* SOURCE INFORMATION
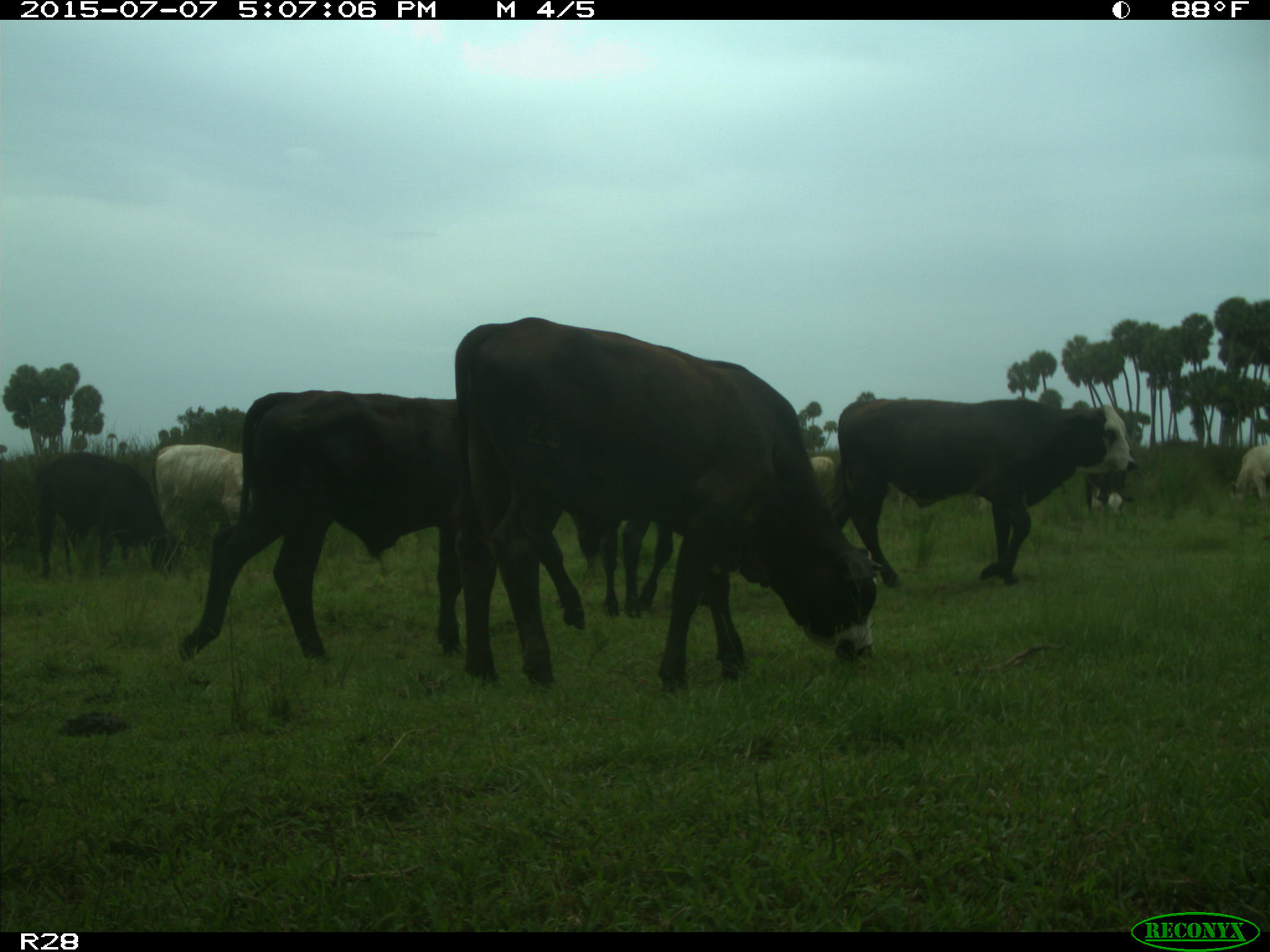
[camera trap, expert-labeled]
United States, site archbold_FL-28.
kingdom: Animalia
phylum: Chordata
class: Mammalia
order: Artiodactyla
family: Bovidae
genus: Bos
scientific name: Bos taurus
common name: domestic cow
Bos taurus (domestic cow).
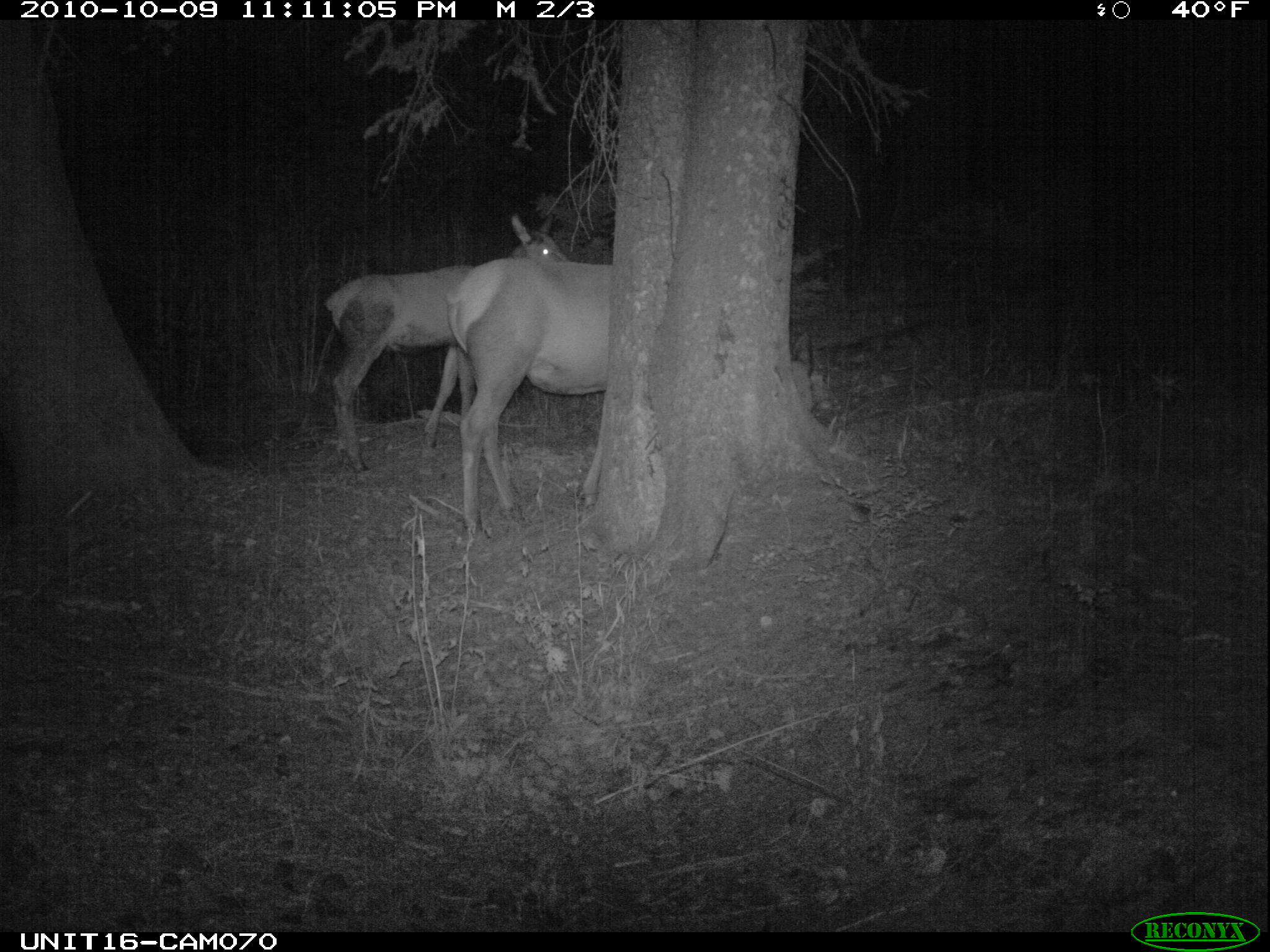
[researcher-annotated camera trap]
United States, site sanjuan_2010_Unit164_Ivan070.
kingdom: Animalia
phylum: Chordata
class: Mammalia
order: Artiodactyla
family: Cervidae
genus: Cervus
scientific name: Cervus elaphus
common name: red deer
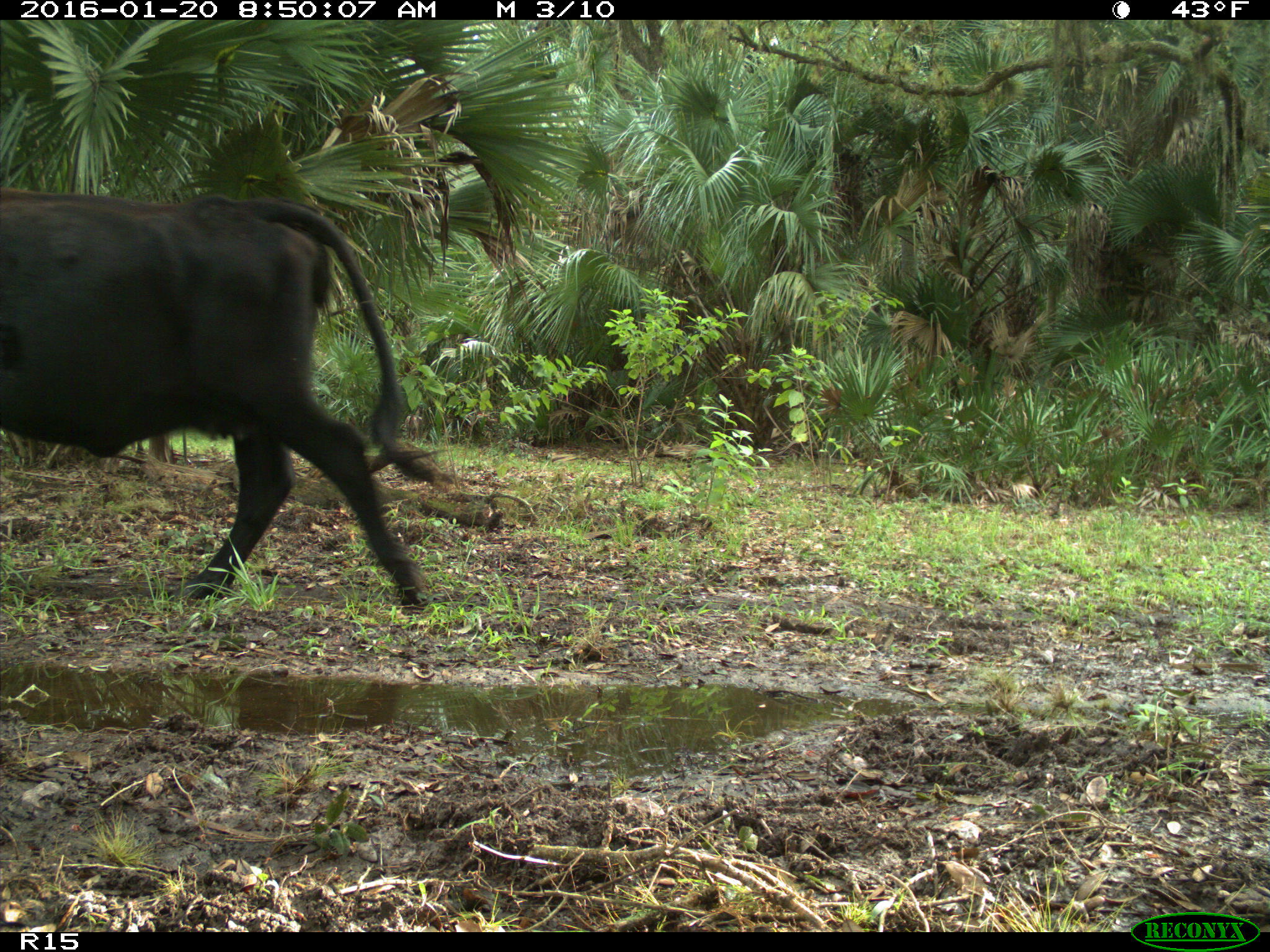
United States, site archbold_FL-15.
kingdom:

--

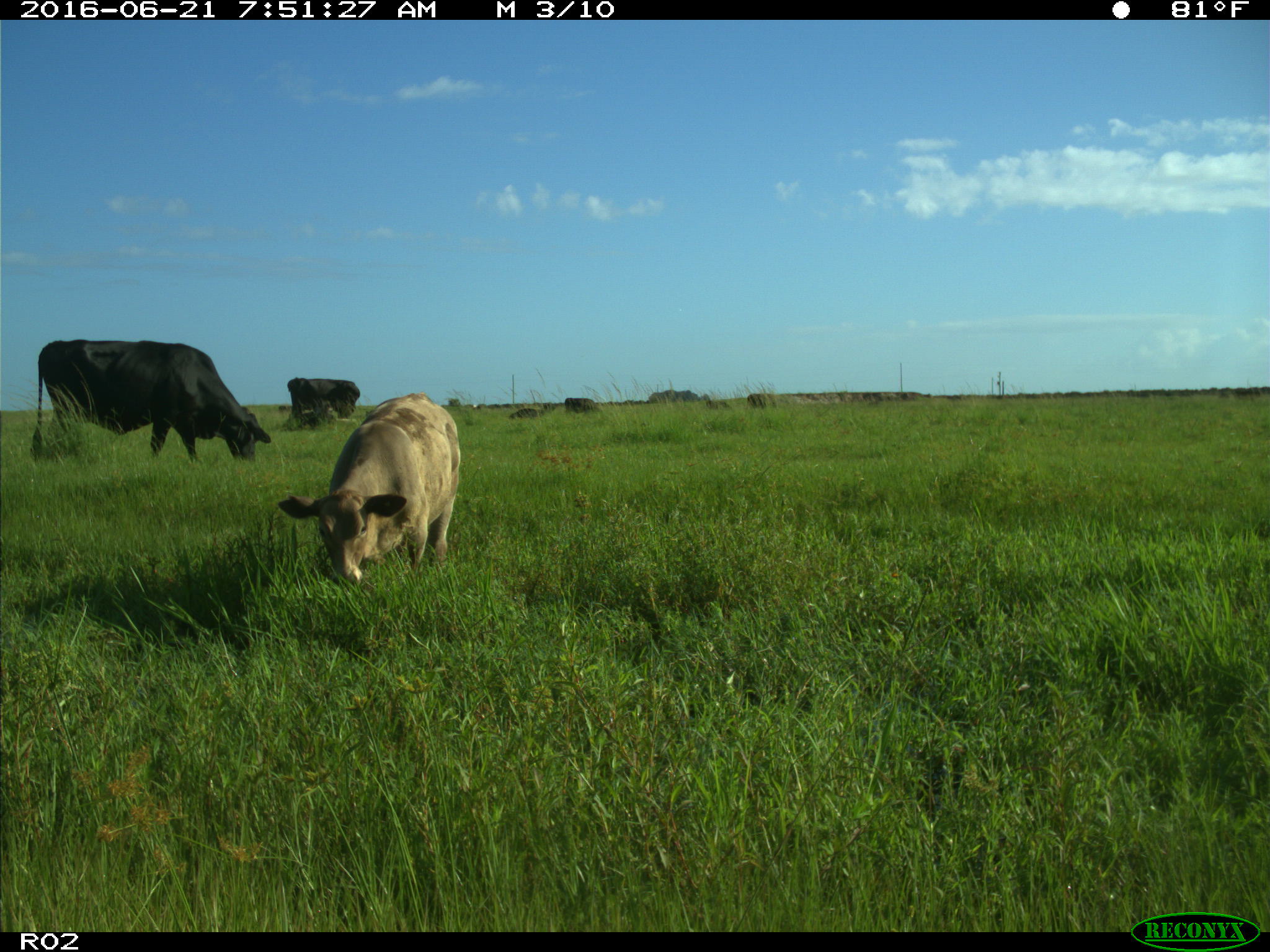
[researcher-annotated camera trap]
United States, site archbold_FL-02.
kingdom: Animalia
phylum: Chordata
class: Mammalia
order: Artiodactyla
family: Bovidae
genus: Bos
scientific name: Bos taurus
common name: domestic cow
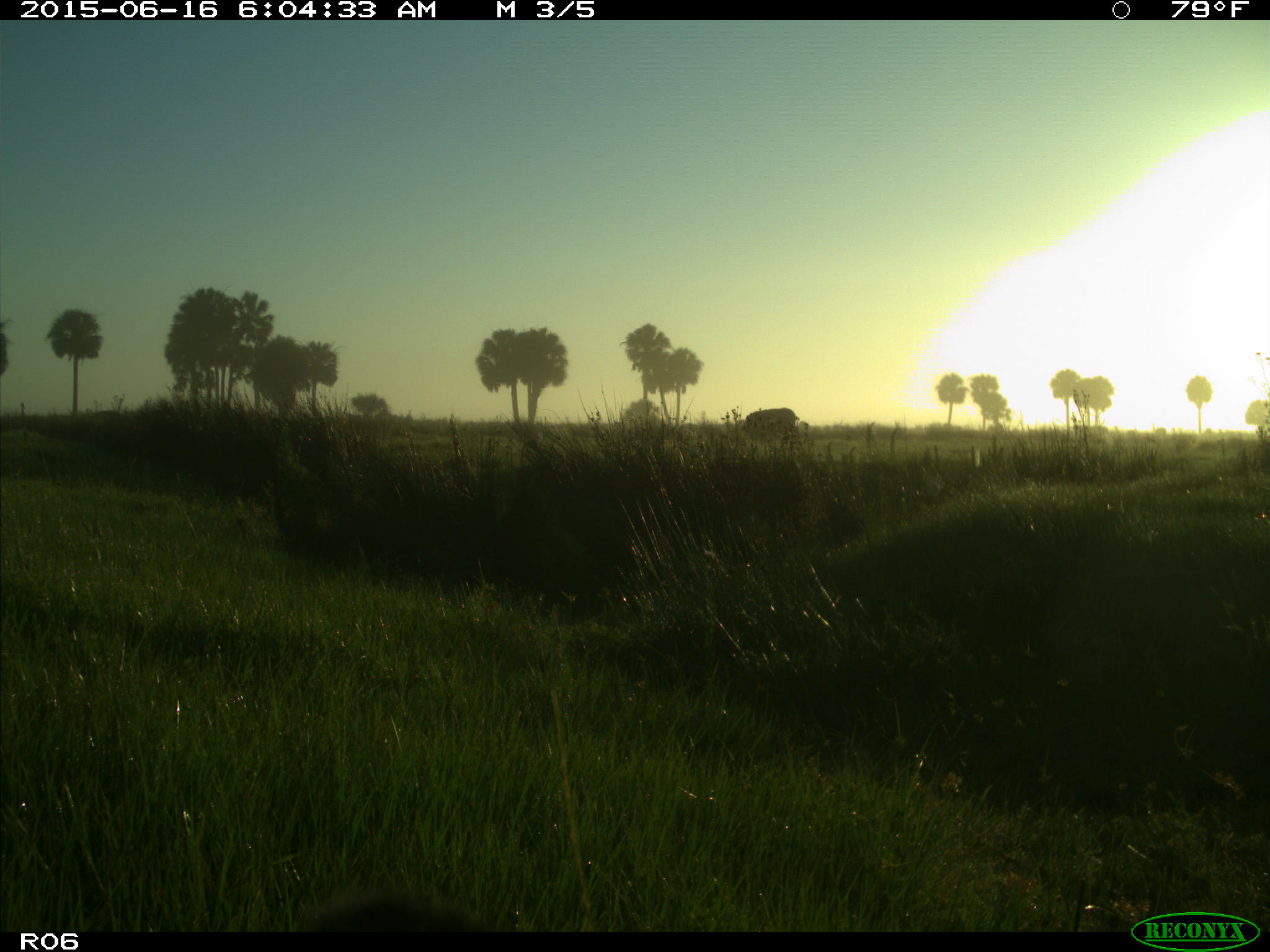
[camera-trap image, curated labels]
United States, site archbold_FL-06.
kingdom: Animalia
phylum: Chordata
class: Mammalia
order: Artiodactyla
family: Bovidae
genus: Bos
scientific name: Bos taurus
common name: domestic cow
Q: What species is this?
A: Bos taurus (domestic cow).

--

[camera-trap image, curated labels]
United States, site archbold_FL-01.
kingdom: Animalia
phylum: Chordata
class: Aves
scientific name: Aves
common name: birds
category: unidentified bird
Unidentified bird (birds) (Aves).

* EXERCISE DESCRIPTION
Each line carrying the string "States" should be copied out from the entries.

* EXERCISE RESPONSE
United States, site archbold_FL-28.
United States, site sanjuan_2010_Unit164_Ivan070.
United States, site archbold_FL-15.
United States, site archbold_FL-02.
United States, site archbold_FL-06.
United States, site archbold_FL-01.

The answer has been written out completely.